- INSTRUCTIONS FOR THE TASK
Reproduce the records word for word, beginning at the line that contains "From this viewpoint, is" and stopping after the line that contains "Answer: the calm". Leave the pictures out of your copy.

- DATASET
☆ ☆ ☆ ☆ ☆

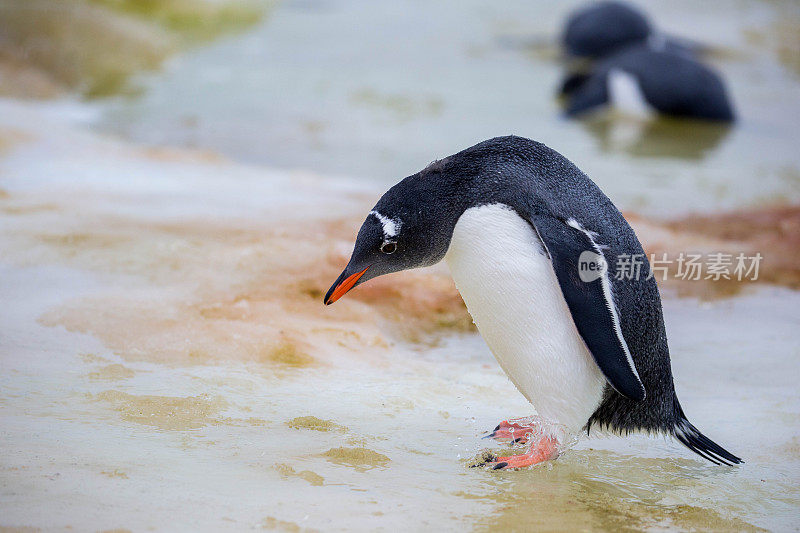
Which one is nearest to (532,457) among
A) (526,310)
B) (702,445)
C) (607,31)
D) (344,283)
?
(526,310)

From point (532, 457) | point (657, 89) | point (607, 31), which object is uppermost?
point (607, 31)

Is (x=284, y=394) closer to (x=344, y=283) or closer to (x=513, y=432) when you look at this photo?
(x=344, y=283)

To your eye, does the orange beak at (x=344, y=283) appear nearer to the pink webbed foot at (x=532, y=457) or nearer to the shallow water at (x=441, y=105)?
the pink webbed foot at (x=532, y=457)

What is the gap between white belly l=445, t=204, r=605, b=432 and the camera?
7.52 ft

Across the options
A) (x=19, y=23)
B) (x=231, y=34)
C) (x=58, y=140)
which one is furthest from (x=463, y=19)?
(x=58, y=140)

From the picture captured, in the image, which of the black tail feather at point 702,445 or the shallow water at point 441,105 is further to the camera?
the shallow water at point 441,105

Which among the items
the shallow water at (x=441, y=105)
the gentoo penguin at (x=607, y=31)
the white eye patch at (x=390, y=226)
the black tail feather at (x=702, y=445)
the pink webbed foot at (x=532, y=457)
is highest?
the gentoo penguin at (x=607, y=31)

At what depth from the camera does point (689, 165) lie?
645cm

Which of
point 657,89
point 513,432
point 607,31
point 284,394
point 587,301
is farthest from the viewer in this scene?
point 607,31

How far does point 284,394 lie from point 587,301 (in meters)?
0.92

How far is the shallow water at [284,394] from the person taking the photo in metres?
2.07

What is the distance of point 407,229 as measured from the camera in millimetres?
2340

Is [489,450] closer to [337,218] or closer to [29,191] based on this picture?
[337,218]

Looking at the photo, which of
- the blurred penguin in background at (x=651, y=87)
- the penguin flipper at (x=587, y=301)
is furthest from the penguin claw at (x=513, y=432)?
the blurred penguin in background at (x=651, y=87)
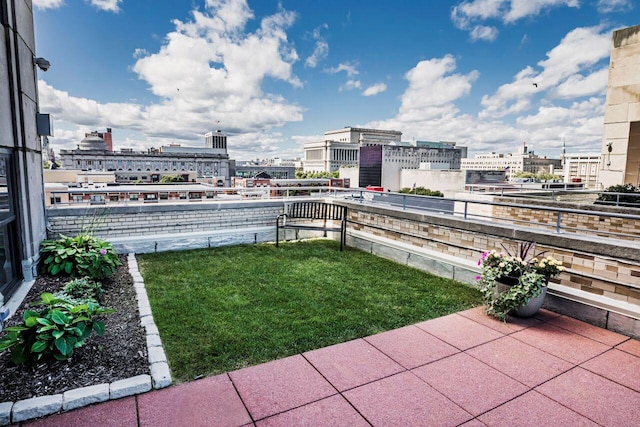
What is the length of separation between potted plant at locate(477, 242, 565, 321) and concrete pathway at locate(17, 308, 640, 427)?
48 cm

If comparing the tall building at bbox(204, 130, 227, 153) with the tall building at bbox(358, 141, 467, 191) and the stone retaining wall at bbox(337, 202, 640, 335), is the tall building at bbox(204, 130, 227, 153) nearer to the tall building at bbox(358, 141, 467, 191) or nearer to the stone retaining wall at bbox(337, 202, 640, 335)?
the tall building at bbox(358, 141, 467, 191)

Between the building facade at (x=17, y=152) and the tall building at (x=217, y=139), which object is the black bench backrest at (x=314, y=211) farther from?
the tall building at (x=217, y=139)

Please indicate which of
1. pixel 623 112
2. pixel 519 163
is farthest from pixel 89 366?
pixel 519 163

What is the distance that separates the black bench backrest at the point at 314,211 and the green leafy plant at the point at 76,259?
16.1 feet

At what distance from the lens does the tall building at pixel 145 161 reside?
96.6m

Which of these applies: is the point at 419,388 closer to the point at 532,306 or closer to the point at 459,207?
the point at 532,306

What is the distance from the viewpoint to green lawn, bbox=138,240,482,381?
4.11 meters

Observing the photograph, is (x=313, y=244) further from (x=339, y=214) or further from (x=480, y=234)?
(x=480, y=234)

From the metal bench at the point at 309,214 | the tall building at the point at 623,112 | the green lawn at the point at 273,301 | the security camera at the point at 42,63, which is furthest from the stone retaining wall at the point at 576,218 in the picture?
the security camera at the point at 42,63

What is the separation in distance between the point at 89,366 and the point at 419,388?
3.16 meters

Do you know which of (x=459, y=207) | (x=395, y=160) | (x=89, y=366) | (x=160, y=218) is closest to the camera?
(x=89, y=366)

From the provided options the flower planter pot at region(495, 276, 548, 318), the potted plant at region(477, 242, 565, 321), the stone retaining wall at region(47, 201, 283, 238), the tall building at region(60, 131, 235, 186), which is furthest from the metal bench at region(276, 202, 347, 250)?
the tall building at region(60, 131, 235, 186)

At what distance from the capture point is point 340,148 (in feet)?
472

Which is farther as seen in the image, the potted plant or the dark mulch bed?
the potted plant
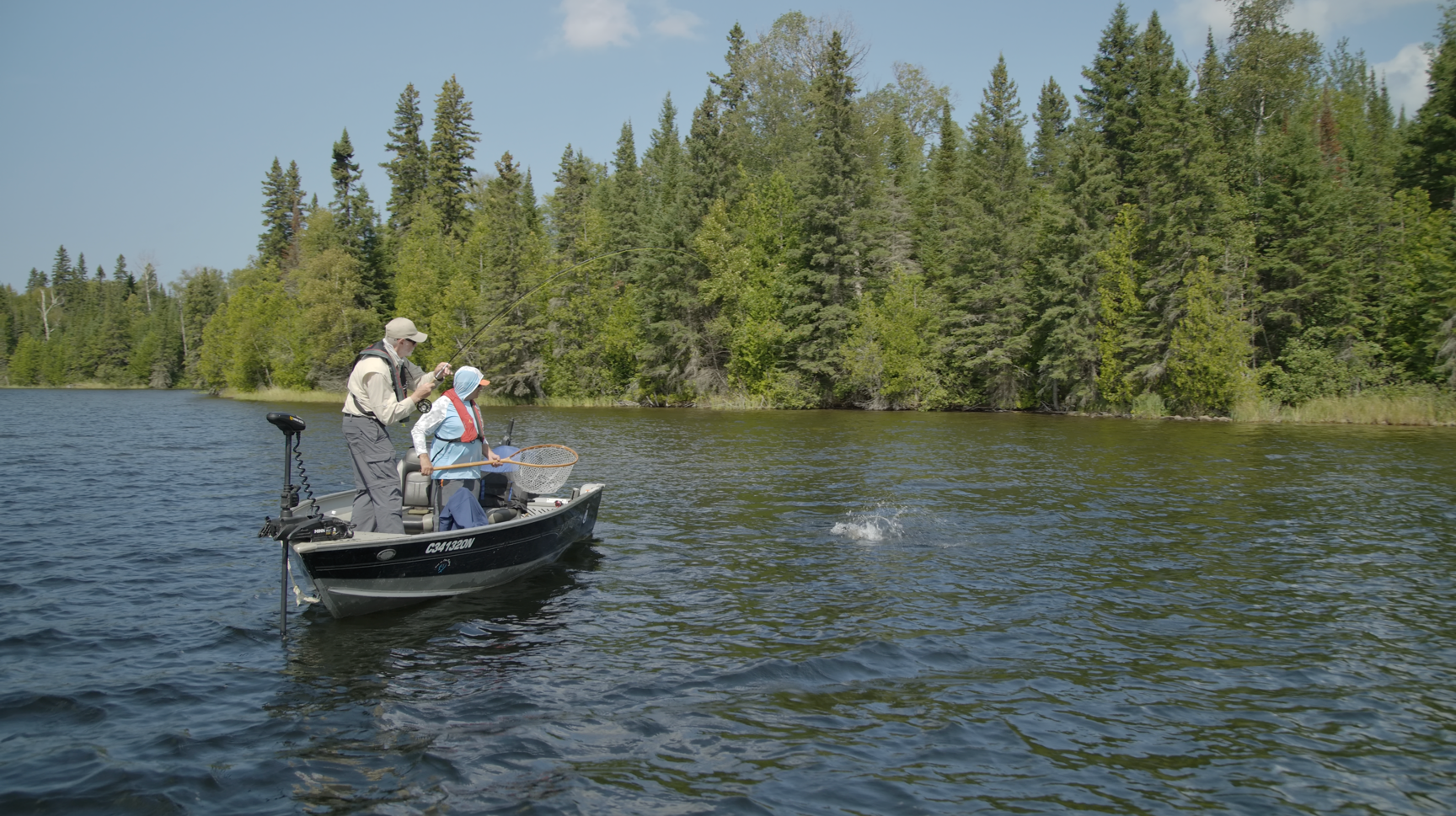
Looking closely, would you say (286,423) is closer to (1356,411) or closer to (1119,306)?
(1356,411)

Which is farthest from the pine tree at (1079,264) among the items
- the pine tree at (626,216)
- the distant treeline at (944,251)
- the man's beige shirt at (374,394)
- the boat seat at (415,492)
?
the man's beige shirt at (374,394)

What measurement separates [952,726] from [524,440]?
76.8 ft

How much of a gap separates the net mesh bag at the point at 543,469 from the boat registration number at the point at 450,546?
157 centimetres

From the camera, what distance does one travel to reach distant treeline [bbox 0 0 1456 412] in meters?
37.2

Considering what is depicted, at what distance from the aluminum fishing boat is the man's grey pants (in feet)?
0.54

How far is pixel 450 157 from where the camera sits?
70.8m

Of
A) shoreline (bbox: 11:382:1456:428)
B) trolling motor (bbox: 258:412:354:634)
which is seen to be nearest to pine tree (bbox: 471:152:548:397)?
shoreline (bbox: 11:382:1456:428)

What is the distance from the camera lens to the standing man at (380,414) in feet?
28.8

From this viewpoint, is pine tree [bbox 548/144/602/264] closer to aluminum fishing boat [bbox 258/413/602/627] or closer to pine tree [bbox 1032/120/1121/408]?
pine tree [bbox 1032/120/1121/408]

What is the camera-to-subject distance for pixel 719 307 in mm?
50375

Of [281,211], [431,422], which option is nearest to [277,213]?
[281,211]

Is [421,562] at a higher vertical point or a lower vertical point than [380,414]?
lower

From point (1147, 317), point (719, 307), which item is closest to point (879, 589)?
point (1147, 317)

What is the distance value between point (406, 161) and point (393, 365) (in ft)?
237
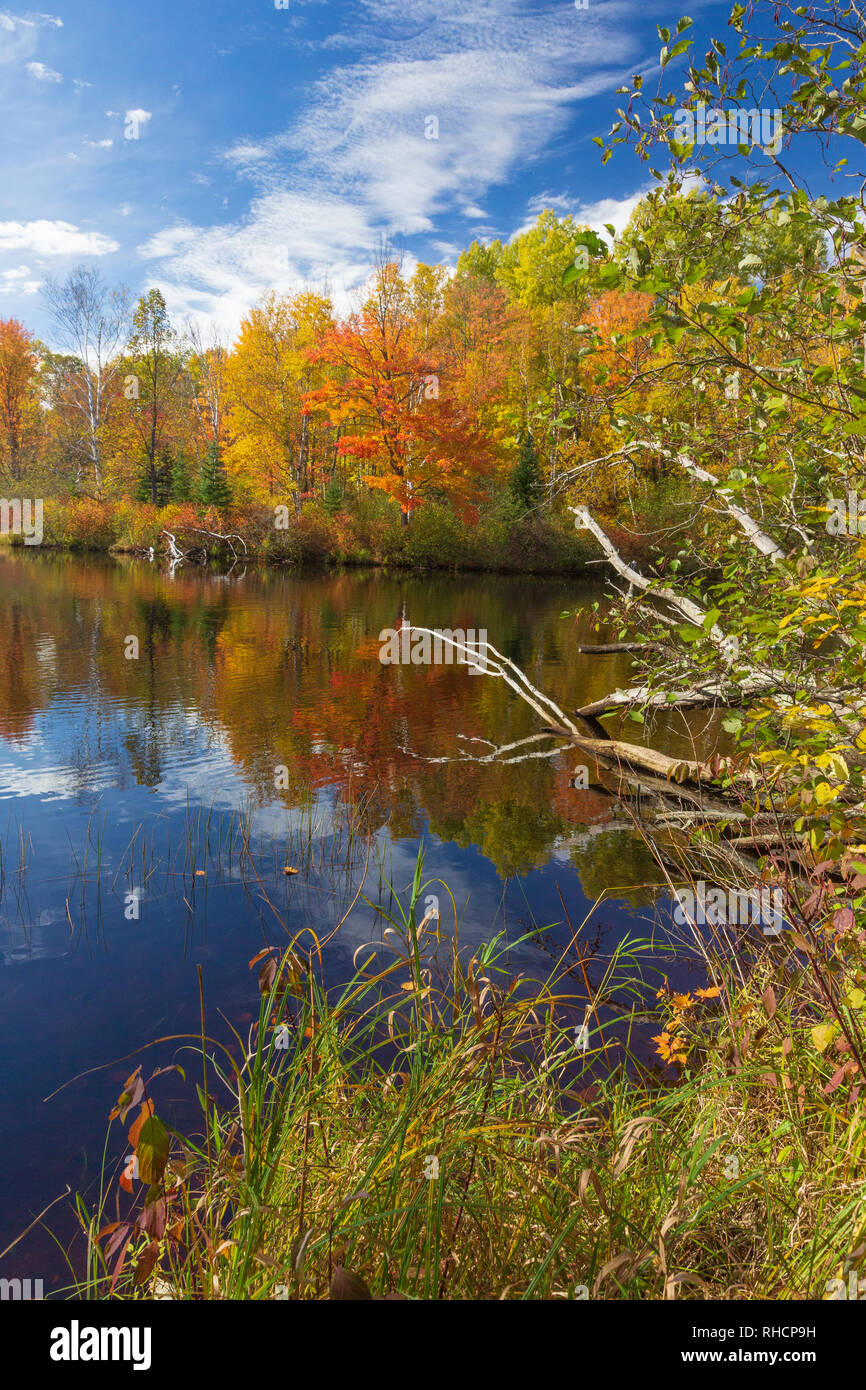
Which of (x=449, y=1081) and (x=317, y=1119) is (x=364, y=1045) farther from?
(x=449, y=1081)

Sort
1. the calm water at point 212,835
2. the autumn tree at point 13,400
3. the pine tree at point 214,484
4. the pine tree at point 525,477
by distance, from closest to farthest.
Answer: the calm water at point 212,835 < the pine tree at point 525,477 < the pine tree at point 214,484 < the autumn tree at point 13,400

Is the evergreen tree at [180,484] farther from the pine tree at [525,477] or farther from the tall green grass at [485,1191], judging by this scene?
the tall green grass at [485,1191]

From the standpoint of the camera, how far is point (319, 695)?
12523 millimetres

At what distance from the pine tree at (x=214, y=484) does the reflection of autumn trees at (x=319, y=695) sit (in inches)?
558

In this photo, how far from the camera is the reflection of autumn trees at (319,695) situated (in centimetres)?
806

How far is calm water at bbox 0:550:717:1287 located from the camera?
13.6 feet

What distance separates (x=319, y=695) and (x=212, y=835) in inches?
228

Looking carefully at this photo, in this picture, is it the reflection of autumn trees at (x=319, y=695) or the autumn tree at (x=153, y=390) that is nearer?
the reflection of autumn trees at (x=319, y=695)

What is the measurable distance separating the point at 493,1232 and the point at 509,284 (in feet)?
174

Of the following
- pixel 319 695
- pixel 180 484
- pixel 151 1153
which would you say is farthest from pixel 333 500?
pixel 151 1153

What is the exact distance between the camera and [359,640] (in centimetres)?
1780

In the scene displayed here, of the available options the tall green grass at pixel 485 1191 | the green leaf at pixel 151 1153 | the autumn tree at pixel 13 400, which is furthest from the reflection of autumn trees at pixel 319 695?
the autumn tree at pixel 13 400

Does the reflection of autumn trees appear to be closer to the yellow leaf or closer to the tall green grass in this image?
the tall green grass

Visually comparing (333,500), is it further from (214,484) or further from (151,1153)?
(151,1153)
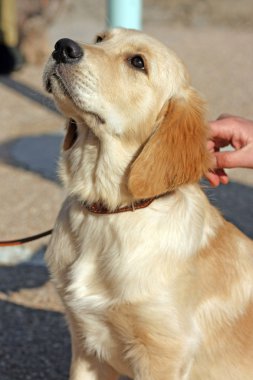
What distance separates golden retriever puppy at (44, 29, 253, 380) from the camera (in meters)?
2.87

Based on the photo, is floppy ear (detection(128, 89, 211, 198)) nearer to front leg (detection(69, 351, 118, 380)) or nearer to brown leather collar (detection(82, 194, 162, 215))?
brown leather collar (detection(82, 194, 162, 215))

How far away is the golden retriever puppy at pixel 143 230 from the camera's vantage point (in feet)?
9.42

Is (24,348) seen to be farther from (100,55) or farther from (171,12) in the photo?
(171,12)

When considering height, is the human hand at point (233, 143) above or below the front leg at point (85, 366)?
above

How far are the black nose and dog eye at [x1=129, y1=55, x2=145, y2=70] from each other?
10.8 inches

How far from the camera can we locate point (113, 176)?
3.05m

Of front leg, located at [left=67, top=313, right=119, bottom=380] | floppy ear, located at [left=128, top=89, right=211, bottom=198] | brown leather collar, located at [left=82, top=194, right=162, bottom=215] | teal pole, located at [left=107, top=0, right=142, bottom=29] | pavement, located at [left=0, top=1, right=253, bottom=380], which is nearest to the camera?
floppy ear, located at [left=128, top=89, right=211, bottom=198]

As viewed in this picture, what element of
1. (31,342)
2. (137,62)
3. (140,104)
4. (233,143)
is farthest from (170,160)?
(31,342)

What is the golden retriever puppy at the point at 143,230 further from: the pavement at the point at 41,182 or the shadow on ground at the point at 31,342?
the shadow on ground at the point at 31,342

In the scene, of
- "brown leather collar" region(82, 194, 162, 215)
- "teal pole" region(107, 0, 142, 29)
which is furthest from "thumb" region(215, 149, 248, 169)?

☆ ☆ ☆ ☆ ☆

- WORKED SOLUTION
From this viewpoint, is pine tree [bbox 548/144/602/264] closer to aluminum fishing boat [bbox 258/413/602/627] or closer to pine tree [bbox 1032/120/1121/408]?
pine tree [bbox 1032/120/1121/408]

What is the camera-to-subject distance for pixel 719 307 in mm?
50375

Of [281,211], [431,422], which option is nearest to [277,213]?
[281,211]

Is [421,562] at a higher vertical point or a lower vertical point than [380,414]?
lower

From point (1147, 317), point (719, 307), which item is closest to point (879, 589)?
point (1147, 317)

What is the distance value between point (406, 161) and point (393, 365) (in ft)?
237
Which of (x=449, y=1081) and (x=317, y=1119) is (x=364, y=1045) farther from?
(x=449, y=1081)

Sort
1. the calm water at point 212,835
2. the autumn tree at point 13,400
3. the pine tree at point 214,484
4. the pine tree at point 525,477
by distance, from closest to farthest.
Answer: the calm water at point 212,835 < the pine tree at point 525,477 < the pine tree at point 214,484 < the autumn tree at point 13,400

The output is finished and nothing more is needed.